Given that the US would give up any pretense of leadership on antitrust matters, it is hard to imagine that it would disregard the lobbying interests of business firms dealing with international cartel. This is exactly what the EU is doing with developing countries. The main objective of Free Trade Agreements (FTAs) is to serve only the interests of the US and EU. More specifically, thirty-five African, Caribbean and Pacific (ACP) countries have accepted the Economic Partnership Agreements (EPA) with the EU. EU-FTAs must contain binding commitments to put in place and implement competition policy that follows the European model
Encouragingly, the year ahead is a time not for seeking a sound balance between the different objectives in transatlantic affairs but rather for expanding a developmental conception of what a global cooperation may plausibly look like, and making this more explicit. For the first time in modern history, major emerging market countries are driving the global economy and will collectively account for more than half of all global growth. The economies of developing countries are expanding rapidly. The world economy has never depended so much on the success of developing countries as it does today. Developing economies need visionaries to see the opportunities and to have a voice in shaping global competition governance.

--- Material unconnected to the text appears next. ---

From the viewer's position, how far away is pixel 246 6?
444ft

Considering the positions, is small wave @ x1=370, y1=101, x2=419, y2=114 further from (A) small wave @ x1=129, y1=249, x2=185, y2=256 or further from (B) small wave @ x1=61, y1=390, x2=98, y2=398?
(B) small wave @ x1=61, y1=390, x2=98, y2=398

However, developing countries’ policymakers are currently strongly advocating that opening the market is more important than other public policies in the trade liberalization process. To this end, they maintain that market access, not a competition matter, should be prioritized on the agenda. Importantly, the major emerging countries and like-minded developed countries have been willing to back such FTAs as well, but China, Brazil, India, Indonesia, South Africa and Russia lack the resources to take charge of the future competition regime.
Most importantly, the increasing heterogeneity and diverging interests of developing countries make this wishful thinking worse because there is no pressure to bring together leading thinkers and practitioners on competition law and policy to consider this possibility either generally or specifically. This is one reason why it is most unlikely that they will bring the global approach back on track.
The global approach to antitrust matters, with all of its legal, economic and socio-cultural aspects, is proving a most difficult project; its future remains uncertain, at best, and much remains to be done as we should be discussing the most likely way that this can be initiated in the future. While governments’ concern about global competition governance continues to decrease, the world should be losing its gains that a successful cooperation would have brought.